Alex Strick van Linschoten - Training a classifier to detect redacted documents with fastai

I am working my way through the fastai course as part of an online meetup group I host.¹

This week we finished the first and second chapters of the book, during which you train a model that can recognise if an image contains a cat or a dog. Later on, you train another model that distinguishes between different types of bears (‘grizzly’, ‘black’ and ‘teddy’).

Jeremy Howard, who is teaching the course, then prompts you to take what you learned and apply it to something that has meaning for you. (This is something that most of those who’ve found any success with the course emphasise repeatedly.)

I decided to work on something adjacent to my previous life / work, where I knew there was some real-world value to be gained from such a model.
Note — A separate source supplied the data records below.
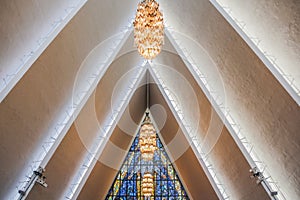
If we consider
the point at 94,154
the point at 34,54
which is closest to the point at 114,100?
the point at 94,154

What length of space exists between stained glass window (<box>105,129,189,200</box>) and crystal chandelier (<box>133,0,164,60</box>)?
9141 millimetres

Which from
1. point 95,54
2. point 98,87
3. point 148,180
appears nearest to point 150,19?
point 95,54

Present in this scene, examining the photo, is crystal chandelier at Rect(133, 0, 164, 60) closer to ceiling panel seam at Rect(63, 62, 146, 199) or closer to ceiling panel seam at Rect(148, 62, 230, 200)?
ceiling panel seam at Rect(148, 62, 230, 200)

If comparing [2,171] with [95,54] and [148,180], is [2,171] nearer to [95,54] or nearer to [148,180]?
[95,54]

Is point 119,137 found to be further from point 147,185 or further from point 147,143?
point 147,143

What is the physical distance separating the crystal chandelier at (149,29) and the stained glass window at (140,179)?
30.0 ft

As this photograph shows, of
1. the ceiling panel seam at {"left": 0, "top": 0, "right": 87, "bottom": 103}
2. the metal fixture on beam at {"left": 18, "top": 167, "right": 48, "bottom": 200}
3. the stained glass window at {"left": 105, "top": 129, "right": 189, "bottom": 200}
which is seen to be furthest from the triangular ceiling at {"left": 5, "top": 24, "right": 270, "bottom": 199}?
the ceiling panel seam at {"left": 0, "top": 0, "right": 87, "bottom": 103}

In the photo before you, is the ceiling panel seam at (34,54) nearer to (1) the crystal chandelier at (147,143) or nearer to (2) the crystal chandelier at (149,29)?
(2) the crystal chandelier at (149,29)

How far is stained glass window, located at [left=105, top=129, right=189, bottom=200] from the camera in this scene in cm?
1413

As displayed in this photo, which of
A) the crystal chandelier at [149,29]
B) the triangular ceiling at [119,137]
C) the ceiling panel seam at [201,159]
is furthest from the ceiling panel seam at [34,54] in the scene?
the ceiling panel seam at [201,159]

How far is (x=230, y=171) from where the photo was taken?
9148 millimetres

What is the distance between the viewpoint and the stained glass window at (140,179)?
14.1m

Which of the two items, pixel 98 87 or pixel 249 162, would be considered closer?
pixel 249 162

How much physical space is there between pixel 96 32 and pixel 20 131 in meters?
2.64
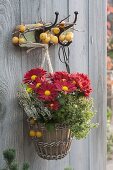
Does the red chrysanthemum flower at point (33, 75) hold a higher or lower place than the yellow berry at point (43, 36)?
lower

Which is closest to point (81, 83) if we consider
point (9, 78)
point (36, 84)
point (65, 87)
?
point (65, 87)

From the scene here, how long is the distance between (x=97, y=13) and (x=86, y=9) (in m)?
0.15

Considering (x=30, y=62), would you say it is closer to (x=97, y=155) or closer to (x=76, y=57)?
(x=76, y=57)

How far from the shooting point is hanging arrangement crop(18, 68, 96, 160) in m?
1.45

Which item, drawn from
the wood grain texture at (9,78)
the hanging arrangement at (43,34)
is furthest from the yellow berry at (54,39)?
the wood grain texture at (9,78)

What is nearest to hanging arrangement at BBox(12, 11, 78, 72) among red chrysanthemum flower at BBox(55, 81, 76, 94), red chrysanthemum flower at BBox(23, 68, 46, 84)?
red chrysanthemum flower at BBox(23, 68, 46, 84)

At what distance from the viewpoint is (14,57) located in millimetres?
1560

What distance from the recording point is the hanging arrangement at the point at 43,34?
1534 mm

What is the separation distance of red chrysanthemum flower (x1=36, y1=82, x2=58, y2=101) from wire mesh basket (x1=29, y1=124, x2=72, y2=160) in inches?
5.5

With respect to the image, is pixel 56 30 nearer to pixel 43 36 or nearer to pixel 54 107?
pixel 43 36

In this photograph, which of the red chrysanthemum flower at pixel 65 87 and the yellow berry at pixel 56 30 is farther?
the yellow berry at pixel 56 30

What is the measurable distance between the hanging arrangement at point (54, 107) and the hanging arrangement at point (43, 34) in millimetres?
145

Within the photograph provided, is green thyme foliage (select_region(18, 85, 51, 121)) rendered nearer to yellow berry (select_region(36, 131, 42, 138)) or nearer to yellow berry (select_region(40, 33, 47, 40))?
yellow berry (select_region(36, 131, 42, 138))

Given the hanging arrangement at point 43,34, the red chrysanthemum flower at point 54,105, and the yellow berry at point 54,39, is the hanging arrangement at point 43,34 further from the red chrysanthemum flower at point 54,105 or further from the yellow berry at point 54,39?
the red chrysanthemum flower at point 54,105
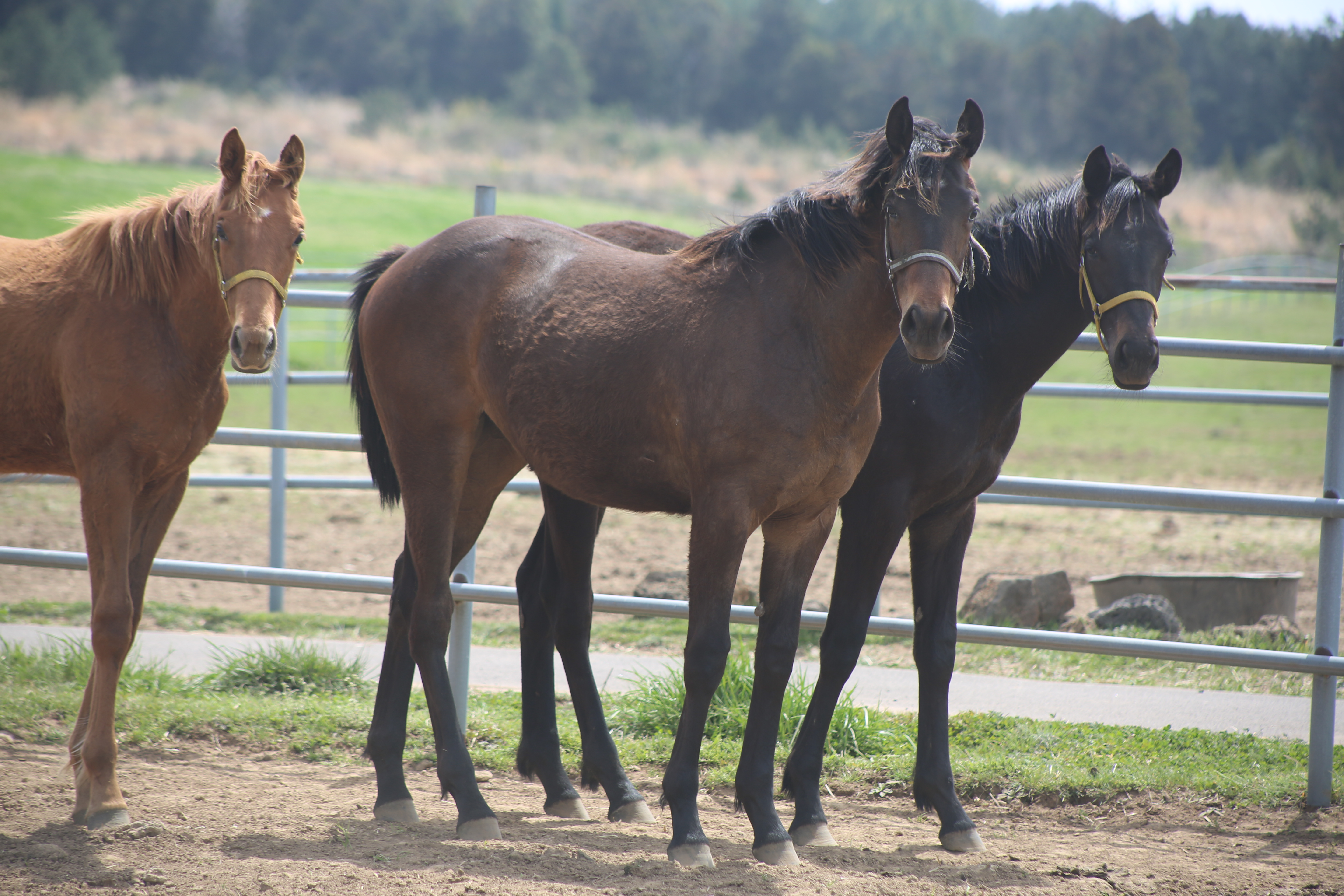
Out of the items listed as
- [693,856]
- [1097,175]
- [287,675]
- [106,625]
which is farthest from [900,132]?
[287,675]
I chose to train an image classifier model which would classify whether a particular image was redacted or not.

The Problem Domain: Image Redaction

Under the Freedom of Information Act (FOIA), individuals can request records and information from the US government.² This is one collection of some of the responses to this requests, sorted into various categories. You can read, for example, responses relating to UFOs and alien visits here.

Quite often, however, these images are censored or redacted.

Knowing that this practice exists, I thought it might be interesting to train a model that could recognise whether a particular page contained some kind of redaction. This wasn’t completely in line with what we covered during the first two chapters; I wasn’t sure if the pre-trained model we used would work for this data set and use case.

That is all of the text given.